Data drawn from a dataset
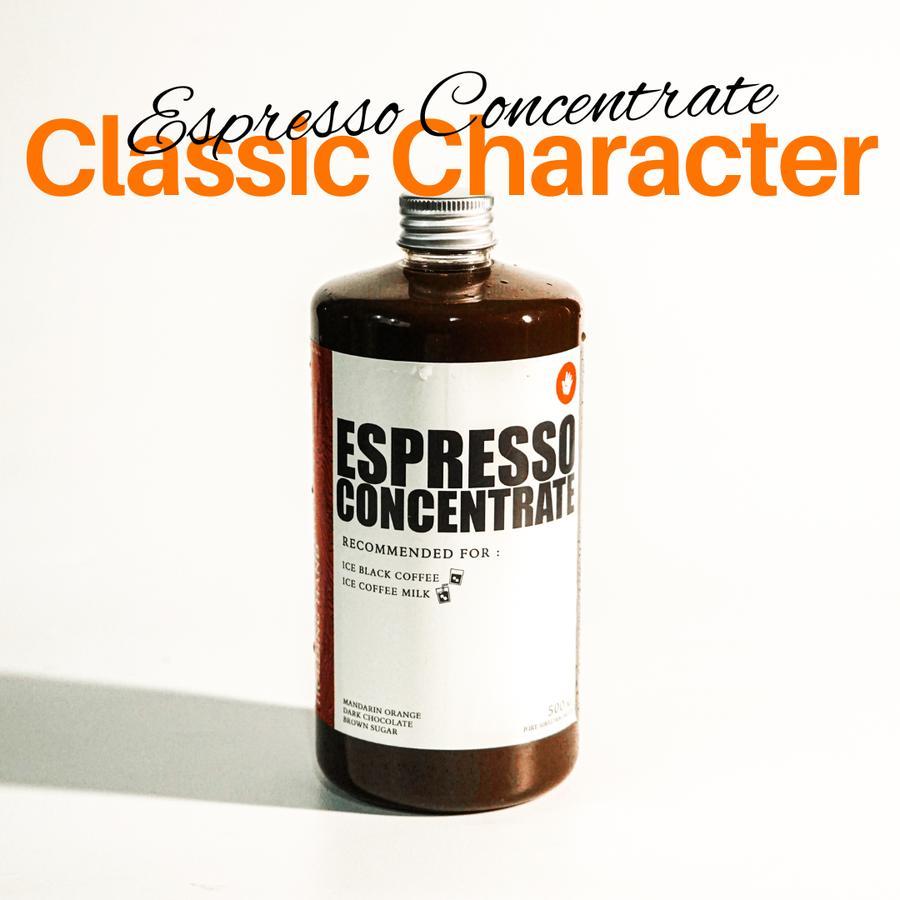 

Espresso Ekstrak - Classic Character - Holding Hand - Arabika 100%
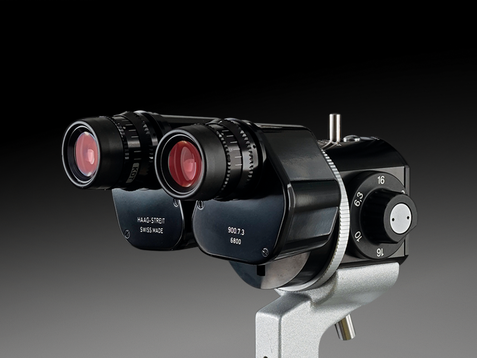 HS BQ 900 5x Büyütmeli Galile Slit Lamp detay küçük görsel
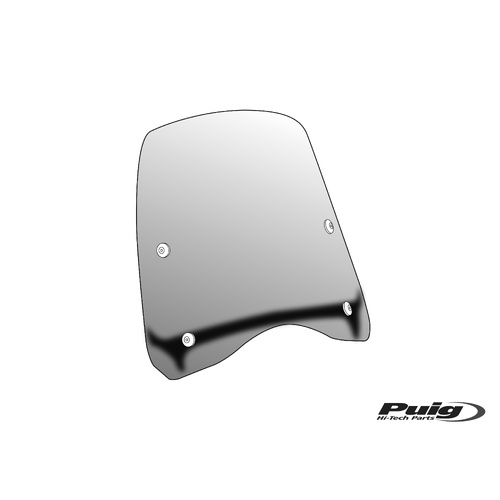 Puig WINDSHIELD CLEAR. DERBI FURAX/ADVENT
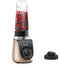 Tefal Blend Up BL190A - Miniblender 1000W - IJs-crusher - Beige/Zwart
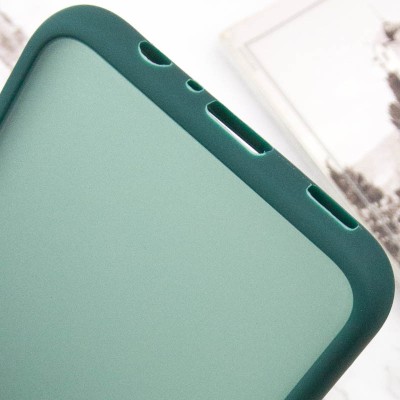 Чохол TPU+PC Lyon Frosted для Samsung Galaxy A05 Green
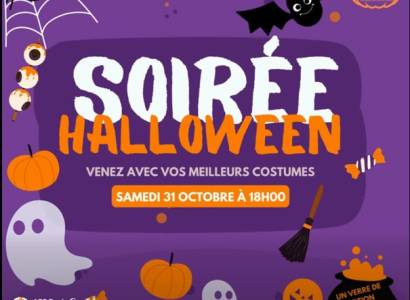 Soirée Halloween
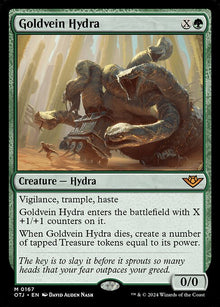 Goldvein Hydra — OTJ — 167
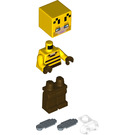 LEGO Beekeeper Minifigure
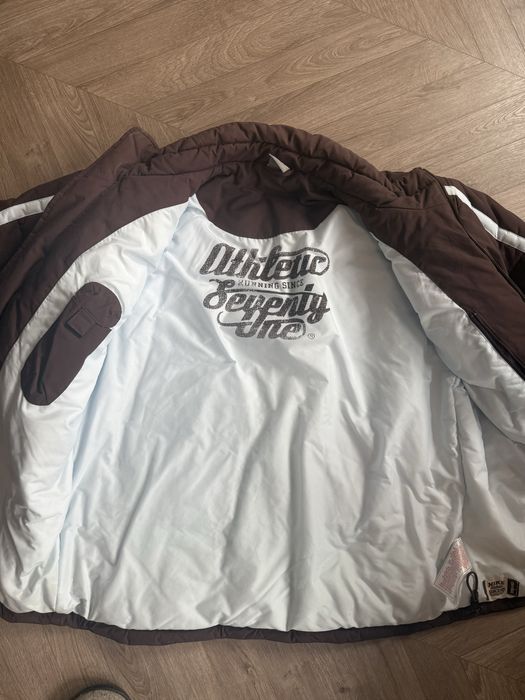 Geaca groasa vintage Nike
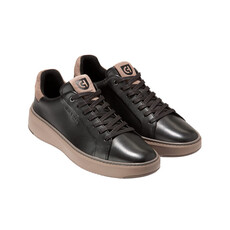 COLE HAAN MEN'S GRANDPRO TOPSPIN SNEAKER-BLACK/TRUFFLE/IRISH COFFEE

TASK DESCRIPTION >>
Rewrite all of the data above with "Nike" switched to "Adidas" and every other part left unchanged. Leave the pictures out of the answer.

REPLY TO THE TASK >>
Espresso Ekstrak - Classic Character - Holding Hand - Arabika 100%
 HS BQ 900 5x Büyütmeli Galile Slit Lamp detay küçük görsel
 Puig WINDSHIELD CLEAR. DERBI FURAX/ADVENT
 Tefal Blend Up BL190A - Miniblender 1000W - IJs-crusher - Beige/Zwart
 Чохол TPU+PC Lyon Frosted для Samsung Galaxy A05 Green
 Soirée Halloween
 Goldvein Hydra — OTJ — 167
 LEGO Beekeeper Minifigure
 Geaca groasa vintage Adidas
 COLE HAAN MEN'S GRANDPRO TOPSPIN SNEAKER-BLACK/TRUFFLE/IRISH COFFEE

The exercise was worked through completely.